Calçadas inclusivas são mercadoria inexistente. Obras de urbanização que poderiam as ter criado com facilidade, simplesmente proibindo o estacionamento de carros ou transformando vias de mão dupla em mão única, não aconteceram; vejam-se os exemplos recentes da Casa da Dona Dedé e o da reurbanização da Cocaia. Dezessete quilômetros de largo calçamento para pedestres estavam previstos no projeto de melhoramento dumas poucas ruas: a da Cocaia e a Benedito Rodrigues dos Santos mais suas perpendiculares contáveis facilmente no Google Maps. Porém todavia entretanto o resto de calçada que lá sobrevivia foi retalhado para permitir melhor trânsito de veículos barulhentos poluidores atropeladores e pior trânsito dos caminhantes humanos. O ministério público foi alertado dessa trapalhada e também de que a obra usava materiais de baixa qualidade e que a promessa de enterramento da fiação elétrica e de telefonia estava ficando só nisso mesmo: promessa. A réplica da secretária de obras da ocasião convenceu o promotor também da ocasião de que no final tudo daria certo e a Cocaia viraria aquele bairro faz-de-conta autocad propagandeado pela firma portuguesa de urbanismo contratada. Desafortunadamente, isso não aconteceu e pode bem ser de nem a secretária e nem o promotor desejarem ir ali para olhar na real e ver e crer, ainda mais correndo o sério risco de serem atropelados, caso escolham fazer isso caminhando. E assim resultou perdida a oportunidade de efetivamente criar um bairro diferenciado onde fosse estimulada a mobilidade ativa.

promessas de céu no meio do inferno

Nesses tempos impermeáveis à sustentabilidade era sempre preferível rasgar caminho largo pra carro e tratorar a floresta pra soja ou gado. Deu no deu e quem circula nessas nossas ruas de pequena ou nenhuma calçada hoje se admira do malabarismo desses cabos eleitorais se equilibrando no meio fio, brandindo suas bandeiras que nos prometem o céu no inferno dessa malha urbana que asfixia e assassina a terra mãe numa corrida desastrada em nome dum progresso que, ao custo da infelicidade de tantos, tão poucos há de regalar.

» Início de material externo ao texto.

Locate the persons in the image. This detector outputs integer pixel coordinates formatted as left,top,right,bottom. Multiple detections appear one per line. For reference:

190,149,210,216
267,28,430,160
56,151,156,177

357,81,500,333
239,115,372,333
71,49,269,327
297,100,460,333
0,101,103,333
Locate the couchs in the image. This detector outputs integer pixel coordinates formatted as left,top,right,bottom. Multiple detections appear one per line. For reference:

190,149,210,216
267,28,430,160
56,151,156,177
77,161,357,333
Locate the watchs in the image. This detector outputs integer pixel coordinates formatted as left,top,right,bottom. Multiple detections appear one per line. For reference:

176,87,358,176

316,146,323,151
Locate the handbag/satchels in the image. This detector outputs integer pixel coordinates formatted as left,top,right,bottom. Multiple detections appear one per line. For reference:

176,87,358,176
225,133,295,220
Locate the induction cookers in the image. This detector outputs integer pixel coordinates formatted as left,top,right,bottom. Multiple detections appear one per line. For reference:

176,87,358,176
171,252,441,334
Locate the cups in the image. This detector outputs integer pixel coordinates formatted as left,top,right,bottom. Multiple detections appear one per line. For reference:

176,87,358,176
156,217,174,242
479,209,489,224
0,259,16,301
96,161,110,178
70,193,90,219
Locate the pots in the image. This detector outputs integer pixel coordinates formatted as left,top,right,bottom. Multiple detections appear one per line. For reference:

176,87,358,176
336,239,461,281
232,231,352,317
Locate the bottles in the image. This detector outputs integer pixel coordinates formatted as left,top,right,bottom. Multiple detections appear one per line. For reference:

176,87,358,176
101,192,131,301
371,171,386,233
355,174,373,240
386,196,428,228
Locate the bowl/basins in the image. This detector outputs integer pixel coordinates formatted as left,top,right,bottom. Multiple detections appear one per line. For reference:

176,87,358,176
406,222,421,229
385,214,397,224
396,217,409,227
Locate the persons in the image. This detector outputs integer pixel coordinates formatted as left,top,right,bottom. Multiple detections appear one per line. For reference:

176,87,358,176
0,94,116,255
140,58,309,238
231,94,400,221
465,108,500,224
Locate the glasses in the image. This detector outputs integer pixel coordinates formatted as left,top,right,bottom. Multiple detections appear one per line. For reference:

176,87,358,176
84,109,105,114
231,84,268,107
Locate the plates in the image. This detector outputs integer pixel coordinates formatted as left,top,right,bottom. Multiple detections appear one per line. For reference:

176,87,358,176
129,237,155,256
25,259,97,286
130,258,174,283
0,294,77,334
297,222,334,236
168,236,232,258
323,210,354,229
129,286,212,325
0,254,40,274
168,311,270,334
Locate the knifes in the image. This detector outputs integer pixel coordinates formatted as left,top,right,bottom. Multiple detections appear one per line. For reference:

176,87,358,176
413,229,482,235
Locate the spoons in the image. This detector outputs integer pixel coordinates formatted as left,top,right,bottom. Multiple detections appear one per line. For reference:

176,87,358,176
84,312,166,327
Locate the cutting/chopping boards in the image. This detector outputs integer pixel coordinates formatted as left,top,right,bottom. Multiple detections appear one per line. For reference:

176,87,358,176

Bom, deveria ter contado na época; não consegui. Embora soubesse que seria certeiro diante da sua longevidade, foi triste, foi indigesto, o falecimento este ano de Carlos Knapp, escritor, publicitário, diretor da Radiobras. Autor do Sumiço do Mundo, livro reportagem que tem como palco Ilhabela. Não essa de hoje, mas uma de quase duas décadas atrás e onde o calçamento das ruas não era toda essa escuridão do piche. Para ela, certo dia, o mundo sumiu e assim começou a epopeia da busca da autossuficiência. Merecia ter virado série da Globo, Netflix, Apple TV, HBO, Prime Video… Não virou; mas há tempo ainda.

Knapp teve vida venturosa, mas difícil; vida de exilado político. Nos seus últimos anos morou numa chácara próxima a Itu. Construiu uma casa luminosa e confortável, fez um pequeno lago, cultivou um jardim no sossego do campo. Acontece que duma hora pra outra, próxima a sua morada surgiu uma gigantesca fábrica que roubou sua quietude, espantou a passarinhada e apagou o brilho das estrelas. A literatura chega antes: Vitória, de Joseph Conrad, nos ensina que não há no mundo lugar protegido. Apesar desse dissabor imerecido, Knapp  dedicou-se ao que gostava de fazer: escrever e graças a sua imaginação prodigiosa, antes de partir nos presenteou com o hilário a viagem dos mal amados.

Como seria hoje se o mundo desaparecesse do lado de lá do canal? É provável que haveria gente pra caramba quebrando a picareta e marreta esse asfalto torra pé amolece cachola que impermeabilizou para o melhorar, o caminho da frota automotiva, então inteiramente parada, virando sucata, por falta de combustível que a fizesse funcionar.